Shared parenting can be difficult without an effective Timesharing Schedule.

Timesharing schedules, or more commonly called child custody schedules, can be challenging and time consuming to develop.  The schedule and exchanges must consider the communication between the parents, as well as the work schedules of each parent and the child’s school and extracurricular activities.  When I work with clients to develop a timesharing schedule, it sometimes helps to have examples of what other families have done so that we can use that as a starting point to develop a specific timesharing schedule to meet the needs of each individual client and their family.  I found the following article to be very thorough and it gives a great summation of each of the various options for timesharing.

Original Article 

What kind of custody schedule works best for a shared parenting plan? Well, the best custody schedule is one that will give both parents sufficient time to continue to nurture and develop their relationship with the child. There are many schedules that parents can choose that will allow them to do this, so a mother and father need to assess their situation and think about what will work for them and the child. Here are somesample child custody schedules that parents use in their shared parenting plans. You can choose any of these schedules for your plan, or you can modify and adapt them to meet your needs.

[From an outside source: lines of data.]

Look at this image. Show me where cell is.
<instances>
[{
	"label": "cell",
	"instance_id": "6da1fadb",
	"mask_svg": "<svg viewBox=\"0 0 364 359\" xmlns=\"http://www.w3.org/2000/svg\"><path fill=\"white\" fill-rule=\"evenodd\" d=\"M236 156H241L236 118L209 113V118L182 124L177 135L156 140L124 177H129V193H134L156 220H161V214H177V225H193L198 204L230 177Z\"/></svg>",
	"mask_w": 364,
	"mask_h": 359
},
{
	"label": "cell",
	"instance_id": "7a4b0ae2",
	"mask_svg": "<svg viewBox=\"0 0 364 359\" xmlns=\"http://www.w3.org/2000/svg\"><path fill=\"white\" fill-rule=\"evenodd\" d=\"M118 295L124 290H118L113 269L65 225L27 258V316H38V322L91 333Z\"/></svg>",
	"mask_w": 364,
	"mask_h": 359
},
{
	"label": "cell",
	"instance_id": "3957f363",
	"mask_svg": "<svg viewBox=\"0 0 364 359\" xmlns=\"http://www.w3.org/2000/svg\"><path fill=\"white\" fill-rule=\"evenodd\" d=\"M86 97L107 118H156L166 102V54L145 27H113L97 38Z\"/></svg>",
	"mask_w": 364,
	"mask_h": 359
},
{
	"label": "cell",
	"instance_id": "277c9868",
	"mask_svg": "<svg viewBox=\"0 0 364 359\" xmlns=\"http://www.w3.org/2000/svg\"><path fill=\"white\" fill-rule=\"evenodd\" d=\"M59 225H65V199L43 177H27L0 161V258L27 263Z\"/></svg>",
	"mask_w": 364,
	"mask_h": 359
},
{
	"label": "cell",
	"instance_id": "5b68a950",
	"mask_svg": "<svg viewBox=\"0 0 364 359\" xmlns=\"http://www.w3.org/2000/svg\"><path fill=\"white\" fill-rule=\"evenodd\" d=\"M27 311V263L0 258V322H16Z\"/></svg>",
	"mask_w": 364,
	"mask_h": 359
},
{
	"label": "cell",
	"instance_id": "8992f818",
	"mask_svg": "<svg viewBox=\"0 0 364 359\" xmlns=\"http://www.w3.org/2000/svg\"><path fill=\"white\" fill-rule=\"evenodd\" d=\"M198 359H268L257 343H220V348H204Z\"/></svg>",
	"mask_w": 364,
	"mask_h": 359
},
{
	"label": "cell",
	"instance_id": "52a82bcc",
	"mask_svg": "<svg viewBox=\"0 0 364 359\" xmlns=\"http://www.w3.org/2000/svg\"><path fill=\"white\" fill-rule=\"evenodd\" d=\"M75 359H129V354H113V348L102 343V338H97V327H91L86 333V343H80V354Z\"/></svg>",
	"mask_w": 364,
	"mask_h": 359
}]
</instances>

The Basic Weekend Schedule

For a shared parenting plan, most parents don’t think that the common weekend schedule (where one parent has the children every weekend or every other weekend) will work. However, many parents find that they can modify a weekend schedule so that the parent has additional time. Weekend schedules work well for children who are very involved in school during the week and when the parents don’t live very close to each other.

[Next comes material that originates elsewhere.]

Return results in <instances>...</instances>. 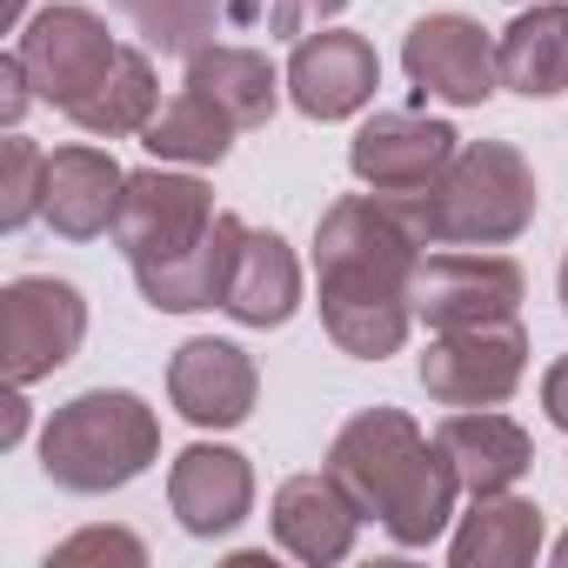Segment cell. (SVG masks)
<instances>
[{"instance_id":"obj_24","label":"cell","mask_w":568,"mask_h":568,"mask_svg":"<svg viewBox=\"0 0 568 568\" xmlns=\"http://www.w3.org/2000/svg\"><path fill=\"white\" fill-rule=\"evenodd\" d=\"M154 108H161V88H154V48H121V61H114V74L68 114L81 134H94V141H121V134H141L148 121H154Z\"/></svg>"},{"instance_id":"obj_15","label":"cell","mask_w":568,"mask_h":568,"mask_svg":"<svg viewBox=\"0 0 568 568\" xmlns=\"http://www.w3.org/2000/svg\"><path fill=\"white\" fill-rule=\"evenodd\" d=\"M168 508L194 541H221L254 515V462L221 442H194L168 468Z\"/></svg>"},{"instance_id":"obj_18","label":"cell","mask_w":568,"mask_h":568,"mask_svg":"<svg viewBox=\"0 0 568 568\" xmlns=\"http://www.w3.org/2000/svg\"><path fill=\"white\" fill-rule=\"evenodd\" d=\"M435 448L448 455V468H455V481L468 495H501V488H515L535 468L528 428L508 422V415H495V408H455L435 428Z\"/></svg>"},{"instance_id":"obj_27","label":"cell","mask_w":568,"mask_h":568,"mask_svg":"<svg viewBox=\"0 0 568 568\" xmlns=\"http://www.w3.org/2000/svg\"><path fill=\"white\" fill-rule=\"evenodd\" d=\"M74 561H148V548L128 535V528H81L74 541H61L54 555H48V568H74Z\"/></svg>"},{"instance_id":"obj_14","label":"cell","mask_w":568,"mask_h":568,"mask_svg":"<svg viewBox=\"0 0 568 568\" xmlns=\"http://www.w3.org/2000/svg\"><path fill=\"white\" fill-rule=\"evenodd\" d=\"M375 88H382V61L348 28L302 34L295 54H288V101L308 121H348V114H362L375 101Z\"/></svg>"},{"instance_id":"obj_23","label":"cell","mask_w":568,"mask_h":568,"mask_svg":"<svg viewBox=\"0 0 568 568\" xmlns=\"http://www.w3.org/2000/svg\"><path fill=\"white\" fill-rule=\"evenodd\" d=\"M234 134H241V128H234L201 88H181L174 101L154 108V121L141 128V148H148L154 161H168V168H221L227 148H234Z\"/></svg>"},{"instance_id":"obj_33","label":"cell","mask_w":568,"mask_h":568,"mask_svg":"<svg viewBox=\"0 0 568 568\" xmlns=\"http://www.w3.org/2000/svg\"><path fill=\"white\" fill-rule=\"evenodd\" d=\"M555 288H561V315H568V254H561V281H555Z\"/></svg>"},{"instance_id":"obj_32","label":"cell","mask_w":568,"mask_h":568,"mask_svg":"<svg viewBox=\"0 0 568 568\" xmlns=\"http://www.w3.org/2000/svg\"><path fill=\"white\" fill-rule=\"evenodd\" d=\"M21 14H28V0H8V28H28Z\"/></svg>"},{"instance_id":"obj_13","label":"cell","mask_w":568,"mask_h":568,"mask_svg":"<svg viewBox=\"0 0 568 568\" xmlns=\"http://www.w3.org/2000/svg\"><path fill=\"white\" fill-rule=\"evenodd\" d=\"M168 402L194 428H241L254 415V402H261V368H254V355L241 342L194 335L168 362Z\"/></svg>"},{"instance_id":"obj_4","label":"cell","mask_w":568,"mask_h":568,"mask_svg":"<svg viewBox=\"0 0 568 568\" xmlns=\"http://www.w3.org/2000/svg\"><path fill=\"white\" fill-rule=\"evenodd\" d=\"M161 462V422L134 388H88L41 428V475L68 495H114Z\"/></svg>"},{"instance_id":"obj_29","label":"cell","mask_w":568,"mask_h":568,"mask_svg":"<svg viewBox=\"0 0 568 568\" xmlns=\"http://www.w3.org/2000/svg\"><path fill=\"white\" fill-rule=\"evenodd\" d=\"M28 101H41V94H34V81H28V61H21V54H8V61H0V121L14 128V121L28 114Z\"/></svg>"},{"instance_id":"obj_35","label":"cell","mask_w":568,"mask_h":568,"mask_svg":"<svg viewBox=\"0 0 568 568\" xmlns=\"http://www.w3.org/2000/svg\"><path fill=\"white\" fill-rule=\"evenodd\" d=\"M521 8H528V0H521Z\"/></svg>"},{"instance_id":"obj_34","label":"cell","mask_w":568,"mask_h":568,"mask_svg":"<svg viewBox=\"0 0 568 568\" xmlns=\"http://www.w3.org/2000/svg\"><path fill=\"white\" fill-rule=\"evenodd\" d=\"M555 561H561V568H568V535H561V541H555Z\"/></svg>"},{"instance_id":"obj_16","label":"cell","mask_w":568,"mask_h":568,"mask_svg":"<svg viewBox=\"0 0 568 568\" xmlns=\"http://www.w3.org/2000/svg\"><path fill=\"white\" fill-rule=\"evenodd\" d=\"M241 241H247V221L221 207V221L207 227V241H194V247H181V254H168V261H141V267H134L141 302L161 308V315H201V308H221Z\"/></svg>"},{"instance_id":"obj_19","label":"cell","mask_w":568,"mask_h":568,"mask_svg":"<svg viewBox=\"0 0 568 568\" xmlns=\"http://www.w3.org/2000/svg\"><path fill=\"white\" fill-rule=\"evenodd\" d=\"M221 308L241 328H288L295 322V308H302V261H295V247L281 241L274 227H247Z\"/></svg>"},{"instance_id":"obj_5","label":"cell","mask_w":568,"mask_h":568,"mask_svg":"<svg viewBox=\"0 0 568 568\" xmlns=\"http://www.w3.org/2000/svg\"><path fill=\"white\" fill-rule=\"evenodd\" d=\"M88 342V302L61 274H14L0 288V368L14 388L48 382Z\"/></svg>"},{"instance_id":"obj_3","label":"cell","mask_w":568,"mask_h":568,"mask_svg":"<svg viewBox=\"0 0 568 568\" xmlns=\"http://www.w3.org/2000/svg\"><path fill=\"white\" fill-rule=\"evenodd\" d=\"M422 247H508L535 227L541 187L515 141H462L422 194H388Z\"/></svg>"},{"instance_id":"obj_31","label":"cell","mask_w":568,"mask_h":568,"mask_svg":"<svg viewBox=\"0 0 568 568\" xmlns=\"http://www.w3.org/2000/svg\"><path fill=\"white\" fill-rule=\"evenodd\" d=\"M28 435V402H21V388L8 395V442H21Z\"/></svg>"},{"instance_id":"obj_30","label":"cell","mask_w":568,"mask_h":568,"mask_svg":"<svg viewBox=\"0 0 568 568\" xmlns=\"http://www.w3.org/2000/svg\"><path fill=\"white\" fill-rule=\"evenodd\" d=\"M541 408H548V422L568 435V355H561V362L541 375Z\"/></svg>"},{"instance_id":"obj_10","label":"cell","mask_w":568,"mask_h":568,"mask_svg":"<svg viewBox=\"0 0 568 568\" xmlns=\"http://www.w3.org/2000/svg\"><path fill=\"white\" fill-rule=\"evenodd\" d=\"M402 68L415 81V94L428 101H448V108H481L495 101L501 88V68H495V41L481 21L468 14H422L402 41Z\"/></svg>"},{"instance_id":"obj_25","label":"cell","mask_w":568,"mask_h":568,"mask_svg":"<svg viewBox=\"0 0 568 568\" xmlns=\"http://www.w3.org/2000/svg\"><path fill=\"white\" fill-rule=\"evenodd\" d=\"M114 14L134 21L141 48L154 54H201L214 34H221V0H108Z\"/></svg>"},{"instance_id":"obj_12","label":"cell","mask_w":568,"mask_h":568,"mask_svg":"<svg viewBox=\"0 0 568 568\" xmlns=\"http://www.w3.org/2000/svg\"><path fill=\"white\" fill-rule=\"evenodd\" d=\"M267 521H274V541L288 548L295 561L328 568V561L355 555V535H362L368 508L355 501V488L335 468H322V475H288V481H281Z\"/></svg>"},{"instance_id":"obj_17","label":"cell","mask_w":568,"mask_h":568,"mask_svg":"<svg viewBox=\"0 0 568 568\" xmlns=\"http://www.w3.org/2000/svg\"><path fill=\"white\" fill-rule=\"evenodd\" d=\"M121 194H128V168L108 154V148H54L48 154V227L61 241H94V234H114V214H121Z\"/></svg>"},{"instance_id":"obj_8","label":"cell","mask_w":568,"mask_h":568,"mask_svg":"<svg viewBox=\"0 0 568 568\" xmlns=\"http://www.w3.org/2000/svg\"><path fill=\"white\" fill-rule=\"evenodd\" d=\"M214 221H221L214 187L161 161V168L128 174V194H121V214H114V241H121L128 267H141V261H168V254L207 241Z\"/></svg>"},{"instance_id":"obj_22","label":"cell","mask_w":568,"mask_h":568,"mask_svg":"<svg viewBox=\"0 0 568 568\" xmlns=\"http://www.w3.org/2000/svg\"><path fill=\"white\" fill-rule=\"evenodd\" d=\"M541 535H548V521L535 501H521L508 488L475 495V508L462 515V528L448 541V561L455 568H528L541 555Z\"/></svg>"},{"instance_id":"obj_1","label":"cell","mask_w":568,"mask_h":568,"mask_svg":"<svg viewBox=\"0 0 568 568\" xmlns=\"http://www.w3.org/2000/svg\"><path fill=\"white\" fill-rule=\"evenodd\" d=\"M422 261V234L402 221L388 194H342L315 227V281H322V328L355 362H388L408 348L415 302L408 281Z\"/></svg>"},{"instance_id":"obj_7","label":"cell","mask_w":568,"mask_h":568,"mask_svg":"<svg viewBox=\"0 0 568 568\" xmlns=\"http://www.w3.org/2000/svg\"><path fill=\"white\" fill-rule=\"evenodd\" d=\"M528 281L508 254H422L415 281H408V302L415 322L428 335H455V328H495L521 315Z\"/></svg>"},{"instance_id":"obj_11","label":"cell","mask_w":568,"mask_h":568,"mask_svg":"<svg viewBox=\"0 0 568 568\" xmlns=\"http://www.w3.org/2000/svg\"><path fill=\"white\" fill-rule=\"evenodd\" d=\"M455 148H462V134L448 121H428V114H408V108H382V114H368L355 128L348 168L375 194H422L455 161Z\"/></svg>"},{"instance_id":"obj_2","label":"cell","mask_w":568,"mask_h":568,"mask_svg":"<svg viewBox=\"0 0 568 568\" xmlns=\"http://www.w3.org/2000/svg\"><path fill=\"white\" fill-rule=\"evenodd\" d=\"M328 468L355 488V501L382 521L395 548H428L455 521V468L448 455L402 415V408H362L335 428Z\"/></svg>"},{"instance_id":"obj_26","label":"cell","mask_w":568,"mask_h":568,"mask_svg":"<svg viewBox=\"0 0 568 568\" xmlns=\"http://www.w3.org/2000/svg\"><path fill=\"white\" fill-rule=\"evenodd\" d=\"M41 207H48V154L28 134H14L8 161H0V227H28Z\"/></svg>"},{"instance_id":"obj_20","label":"cell","mask_w":568,"mask_h":568,"mask_svg":"<svg viewBox=\"0 0 568 568\" xmlns=\"http://www.w3.org/2000/svg\"><path fill=\"white\" fill-rule=\"evenodd\" d=\"M495 68L521 101L568 94V0H528L495 41Z\"/></svg>"},{"instance_id":"obj_28","label":"cell","mask_w":568,"mask_h":568,"mask_svg":"<svg viewBox=\"0 0 568 568\" xmlns=\"http://www.w3.org/2000/svg\"><path fill=\"white\" fill-rule=\"evenodd\" d=\"M348 0H274L267 8V34H308L322 21H335Z\"/></svg>"},{"instance_id":"obj_9","label":"cell","mask_w":568,"mask_h":568,"mask_svg":"<svg viewBox=\"0 0 568 568\" xmlns=\"http://www.w3.org/2000/svg\"><path fill=\"white\" fill-rule=\"evenodd\" d=\"M528 375V335L515 322L435 335L422 355V388L442 408H501Z\"/></svg>"},{"instance_id":"obj_6","label":"cell","mask_w":568,"mask_h":568,"mask_svg":"<svg viewBox=\"0 0 568 568\" xmlns=\"http://www.w3.org/2000/svg\"><path fill=\"white\" fill-rule=\"evenodd\" d=\"M14 54L28 61L34 94H41L48 108H61V114H74V108L114 74V61H121L108 21H101L94 8H81V0H54V8L28 14Z\"/></svg>"},{"instance_id":"obj_21","label":"cell","mask_w":568,"mask_h":568,"mask_svg":"<svg viewBox=\"0 0 568 568\" xmlns=\"http://www.w3.org/2000/svg\"><path fill=\"white\" fill-rule=\"evenodd\" d=\"M187 88H201L234 128H267L281 108L288 74H274V61L261 48H234V41H207L201 54H187Z\"/></svg>"}]
</instances>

A common variation on the weekend schedule is to add evening or overnight visits during the week. So, a parent may have the children every other weekend, but also has an overnight visit every Wednesday. Or the parent has the children every weekend along with two evening visits during the week. Parents can add visits and time as it works for both parents and the children.

Another variation on the weekend schedule is to extend the weekends. This depends on the work and school schedules involved, but the weekend could start on Thursday evening or extend until Monday evening. This gives the parent more time.

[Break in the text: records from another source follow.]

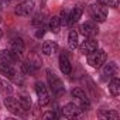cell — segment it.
I'll return each mask as SVG.
<instances>
[{
	"label": "cell",
	"mask_w": 120,
	"mask_h": 120,
	"mask_svg": "<svg viewBox=\"0 0 120 120\" xmlns=\"http://www.w3.org/2000/svg\"><path fill=\"white\" fill-rule=\"evenodd\" d=\"M59 21H61V26H67L68 21H69V11L68 10H62L61 11V16H59Z\"/></svg>",
	"instance_id": "cell-27"
},
{
	"label": "cell",
	"mask_w": 120,
	"mask_h": 120,
	"mask_svg": "<svg viewBox=\"0 0 120 120\" xmlns=\"http://www.w3.org/2000/svg\"><path fill=\"white\" fill-rule=\"evenodd\" d=\"M45 17H47V14L45 13H37L34 17H33V20H31V23H33V26H35V27H42L44 26V23H45Z\"/></svg>",
	"instance_id": "cell-25"
},
{
	"label": "cell",
	"mask_w": 120,
	"mask_h": 120,
	"mask_svg": "<svg viewBox=\"0 0 120 120\" xmlns=\"http://www.w3.org/2000/svg\"><path fill=\"white\" fill-rule=\"evenodd\" d=\"M0 23H2V17H0Z\"/></svg>",
	"instance_id": "cell-32"
},
{
	"label": "cell",
	"mask_w": 120,
	"mask_h": 120,
	"mask_svg": "<svg viewBox=\"0 0 120 120\" xmlns=\"http://www.w3.org/2000/svg\"><path fill=\"white\" fill-rule=\"evenodd\" d=\"M42 119H45V120H47V119H52V120H54V119H58V114H56L55 112H45V113L42 114Z\"/></svg>",
	"instance_id": "cell-28"
},
{
	"label": "cell",
	"mask_w": 120,
	"mask_h": 120,
	"mask_svg": "<svg viewBox=\"0 0 120 120\" xmlns=\"http://www.w3.org/2000/svg\"><path fill=\"white\" fill-rule=\"evenodd\" d=\"M2 37H3V30L0 28V40H2Z\"/></svg>",
	"instance_id": "cell-30"
},
{
	"label": "cell",
	"mask_w": 120,
	"mask_h": 120,
	"mask_svg": "<svg viewBox=\"0 0 120 120\" xmlns=\"http://www.w3.org/2000/svg\"><path fill=\"white\" fill-rule=\"evenodd\" d=\"M10 49L13 52H16L17 55H21L26 49V45H24V41L21 38H13L10 41Z\"/></svg>",
	"instance_id": "cell-14"
},
{
	"label": "cell",
	"mask_w": 120,
	"mask_h": 120,
	"mask_svg": "<svg viewBox=\"0 0 120 120\" xmlns=\"http://www.w3.org/2000/svg\"><path fill=\"white\" fill-rule=\"evenodd\" d=\"M68 47L71 49H76L78 47V31L74 28L69 31V35H68Z\"/></svg>",
	"instance_id": "cell-21"
},
{
	"label": "cell",
	"mask_w": 120,
	"mask_h": 120,
	"mask_svg": "<svg viewBox=\"0 0 120 120\" xmlns=\"http://www.w3.org/2000/svg\"><path fill=\"white\" fill-rule=\"evenodd\" d=\"M48 27L52 33H58L61 30V21H59V17L58 16H52L49 19V23H48Z\"/></svg>",
	"instance_id": "cell-22"
},
{
	"label": "cell",
	"mask_w": 120,
	"mask_h": 120,
	"mask_svg": "<svg viewBox=\"0 0 120 120\" xmlns=\"http://www.w3.org/2000/svg\"><path fill=\"white\" fill-rule=\"evenodd\" d=\"M72 96H74V99H75V103H76L82 110H88V109H89L90 102H89L86 93H85L81 88H75V89H72Z\"/></svg>",
	"instance_id": "cell-4"
},
{
	"label": "cell",
	"mask_w": 120,
	"mask_h": 120,
	"mask_svg": "<svg viewBox=\"0 0 120 120\" xmlns=\"http://www.w3.org/2000/svg\"><path fill=\"white\" fill-rule=\"evenodd\" d=\"M79 31H81V34L85 35V38H93V37L98 35L99 28H98V26H96L95 23H92V21H86V23H83V24L81 26Z\"/></svg>",
	"instance_id": "cell-9"
},
{
	"label": "cell",
	"mask_w": 120,
	"mask_h": 120,
	"mask_svg": "<svg viewBox=\"0 0 120 120\" xmlns=\"http://www.w3.org/2000/svg\"><path fill=\"white\" fill-rule=\"evenodd\" d=\"M61 113L64 117L67 119H75L78 117L81 113H82V109L76 105V103H67L62 109H61Z\"/></svg>",
	"instance_id": "cell-8"
},
{
	"label": "cell",
	"mask_w": 120,
	"mask_h": 120,
	"mask_svg": "<svg viewBox=\"0 0 120 120\" xmlns=\"http://www.w3.org/2000/svg\"><path fill=\"white\" fill-rule=\"evenodd\" d=\"M4 106L7 107V110L9 112H11L13 114H20L21 113V106H20V103H19V100L16 99V98H13L11 95H7L6 98H4Z\"/></svg>",
	"instance_id": "cell-10"
},
{
	"label": "cell",
	"mask_w": 120,
	"mask_h": 120,
	"mask_svg": "<svg viewBox=\"0 0 120 120\" xmlns=\"http://www.w3.org/2000/svg\"><path fill=\"white\" fill-rule=\"evenodd\" d=\"M19 103H20V106L24 112H28L31 109V98L27 93H21L19 96Z\"/></svg>",
	"instance_id": "cell-17"
},
{
	"label": "cell",
	"mask_w": 120,
	"mask_h": 120,
	"mask_svg": "<svg viewBox=\"0 0 120 120\" xmlns=\"http://www.w3.org/2000/svg\"><path fill=\"white\" fill-rule=\"evenodd\" d=\"M37 67L34 65V64H31L30 61H27V62H23L21 64V72L23 74H26V75H35V72H37Z\"/></svg>",
	"instance_id": "cell-19"
},
{
	"label": "cell",
	"mask_w": 120,
	"mask_h": 120,
	"mask_svg": "<svg viewBox=\"0 0 120 120\" xmlns=\"http://www.w3.org/2000/svg\"><path fill=\"white\" fill-rule=\"evenodd\" d=\"M34 10V3L31 2V0H26V2H21L16 6V10L14 13L20 17H28Z\"/></svg>",
	"instance_id": "cell-7"
},
{
	"label": "cell",
	"mask_w": 120,
	"mask_h": 120,
	"mask_svg": "<svg viewBox=\"0 0 120 120\" xmlns=\"http://www.w3.org/2000/svg\"><path fill=\"white\" fill-rule=\"evenodd\" d=\"M35 92H37V96H38V105H40L41 107L47 106V105L51 102L48 89H47V86H45L42 82H37V83H35Z\"/></svg>",
	"instance_id": "cell-5"
},
{
	"label": "cell",
	"mask_w": 120,
	"mask_h": 120,
	"mask_svg": "<svg viewBox=\"0 0 120 120\" xmlns=\"http://www.w3.org/2000/svg\"><path fill=\"white\" fill-rule=\"evenodd\" d=\"M56 49H58V45L55 41H45L42 44V52L45 55H51V54L56 52Z\"/></svg>",
	"instance_id": "cell-18"
},
{
	"label": "cell",
	"mask_w": 120,
	"mask_h": 120,
	"mask_svg": "<svg viewBox=\"0 0 120 120\" xmlns=\"http://www.w3.org/2000/svg\"><path fill=\"white\" fill-rule=\"evenodd\" d=\"M98 116L102 119H106V120H117L119 119V113L113 112V110H100L98 113Z\"/></svg>",
	"instance_id": "cell-23"
},
{
	"label": "cell",
	"mask_w": 120,
	"mask_h": 120,
	"mask_svg": "<svg viewBox=\"0 0 120 120\" xmlns=\"http://www.w3.org/2000/svg\"><path fill=\"white\" fill-rule=\"evenodd\" d=\"M0 74L9 76L10 79L16 81V82H21L20 79H17V72H16V69L13 68V64L7 62L6 59H3V58H0Z\"/></svg>",
	"instance_id": "cell-6"
},
{
	"label": "cell",
	"mask_w": 120,
	"mask_h": 120,
	"mask_svg": "<svg viewBox=\"0 0 120 120\" xmlns=\"http://www.w3.org/2000/svg\"><path fill=\"white\" fill-rule=\"evenodd\" d=\"M47 79H48V83H49V88L52 90V93L58 98L64 95L65 92V86H64V82L61 81V78H59L52 69H47Z\"/></svg>",
	"instance_id": "cell-1"
},
{
	"label": "cell",
	"mask_w": 120,
	"mask_h": 120,
	"mask_svg": "<svg viewBox=\"0 0 120 120\" xmlns=\"http://www.w3.org/2000/svg\"><path fill=\"white\" fill-rule=\"evenodd\" d=\"M109 90L113 96H119L120 95V81L114 76L112 78V81L109 82Z\"/></svg>",
	"instance_id": "cell-20"
},
{
	"label": "cell",
	"mask_w": 120,
	"mask_h": 120,
	"mask_svg": "<svg viewBox=\"0 0 120 120\" xmlns=\"http://www.w3.org/2000/svg\"><path fill=\"white\" fill-rule=\"evenodd\" d=\"M98 48H99V44H98V41H96L95 38H86V40L81 44V52H82L83 55H88V54L93 52V51L98 49Z\"/></svg>",
	"instance_id": "cell-11"
},
{
	"label": "cell",
	"mask_w": 120,
	"mask_h": 120,
	"mask_svg": "<svg viewBox=\"0 0 120 120\" xmlns=\"http://www.w3.org/2000/svg\"><path fill=\"white\" fill-rule=\"evenodd\" d=\"M0 58L6 59V61H7V62H10V64H14V62H17V61H19L20 55H17V54H16V52H13L11 49H3V51H0Z\"/></svg>",
	"instance_id": "cell-15"
},
{
	"label": "cell",
	"mask_w": 120,
	"mask_h": 120,
	"mask_svg": "<svg viewBox=\"0 0 120 120\" xmlns=\"http://www.w3.org/2000/svg\"><path fill=\"white\" fill-rule=\"evenodd\" d=\"M59 68H61V71H62V74H64V75H69V74H71V71H72L71 61H69L68 55L65 54V51L59 54Z\"/></svg>",
	"instance_id": "cell-12"
},
{
	"label": "cell",
	"mask_w": 120,
	"mask_h": 120,
	"mask_svg": "<svg viewBox=\"0 0 120 120\" xmlns=\"http://www.w3.org/2000/svg\"><path fill=\"white\" fill-rule=\"evenodd\" d=\"M82 13H83V9H82V6H76L72 11H71V14H69V21H68V24H75V23H78L79 21V19H81V16H82Z\"/></svg>",
	"instance_id": "cell-16"
},
{
	"label": "cell",
	"mask_w": 120,
	"mask_h": 120,
	"mask_svg": "<svg viewBox=\"0 0 120 120\" xmlns=\"http://www.w3.org/2000/svg\"><path fill=\"white\" fill-rule=\"evenodd\" d=\"M88 64L92 67V68H100L103 67V64L106 62V59H107V54L105 49H95L93 52L88 54Z\"/></svg>",
	"instance_id": "cell-2"
},
{
	"label": "cell",
	"mask_w": 120,
	"mask_h": 120,
	"mask_svg": "<svg viewBox=\"0 0 120 120\" xmlns=\"http://www.w3.org/2000/svg\"><path fill=\"white\" fill-rule=\"evenodd\" d=\"M0 10H2V3H0Z\"/></svg>",
	"instance_id": "cell-31"
},
{
	"label": "cell",
	"mask_w": 120,
	"mask_h": 120,
	"mask_svg": "<svg viewBox=\"0 0 120 120\" xmlns=\"http://www.w3.org/2000/svg\"><path fill=\"white\" fill-rule=\"evenodd\" d=\"M0 93L4 95V96L13 93V86H11L7 81H4V79H2V78H0Z\"/></svg>",
	"instance_id": "cell-24"
},
{
	"label": "cell",
	"mask_w": 120,
	"mask_h": 120,
	"mask_svg": "<svg viewBox=\"0 0 120 120\" xmlns=\"http://www.w3.org/2000/svg\"><path fill=\"white\" fill-rule=\"evenodd\" d=\"M98 2L106 7H113V9L119 7V0H98Z\"/></svg>",
	"instance_id": "cell-26"
},
{
	"label": "cell",
	"mask_w": 120,
	"mask_h": 120,
	"mask_svg": "<svg viewBox=\"0 0 120 120\" xmlns=\"http://www.w3.org/2000/svg\"><path fill=\"white\" fill-rule=\"evenodd\" d=\"M105 67H103V76L105 78H114L116 75H117V64L116 62H113V61H110V62H105L103 64Z\"/></svg>",
	"instance_id": "cell-13"
},
{
	"label": "cell",
	"mask_w": 120,
	"mask_h": 120,
	"mask_svg": "<svg viewBox=\"0 0 120 120\" xmlns=\"http://www.w3.org/2000/svg\"><path fill=\"white\" fill-rule=\"evenodd\" d=\"M89 14H90V17H92L95 21L103 23V21H106V19H107V7L103 6V4H100V3L98 2V3H95V4H90V7H89Z\"/></svg>",
	"instance_id": "cell-3"
},
{
	"label": "cell",
	"mask_w": 120,
	"mask_h": 120,
	"mask_svg": "<svg viewBox=\"0 0 120 120\" xmlns=\"http://www.w3.org/2000/svg\"><path fill=\"white\" fill-rule=\"evenodd\" d=\"M44 30H45V28H44V26H42V27H38V30H37V33H35V37H37V38L42 37V35H44V33H45Z\"/></svg>",
	"instance_id": "cell-29"
}]
</instances>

The 2/2/5/5 or 3/3/4/4 Schedule

2-2-5-5 Custody Schedule

Many parents who want equal time with the children find that splitting the weeks in half work well. Common custody schedules for this arrangement are the 2/2/5/5 and 3/3/4/4 schedule. In these schedules, Parent A has the children for two or three days, Parent B has the children for two or three days, Parent A has the children for five or four days, and Parent B has the children for five or four days. Then the cycle repeats. This schedule ends up consistently splitting the week in half–as you can see in the picture.

Alternating Weeks

A common schedule for a shared parenting plan is when parents alternate weeks of custody. A mother and father can also adjust this schedule to meet their needs by adding evening and weekend visits to the parent who doesn’t have custody that week.

Other Options

When children have a rigid school schedule, or when parents do not live close to each other, they may need to be creative about how the parent will still have contact with the children. Parents can choose to have one custody schedule during the school year and then change it during vacations or school breaks to give the other parent more time. Parents can also have contact with the children through webcams, telephone, texting, email, instant messaging, etc.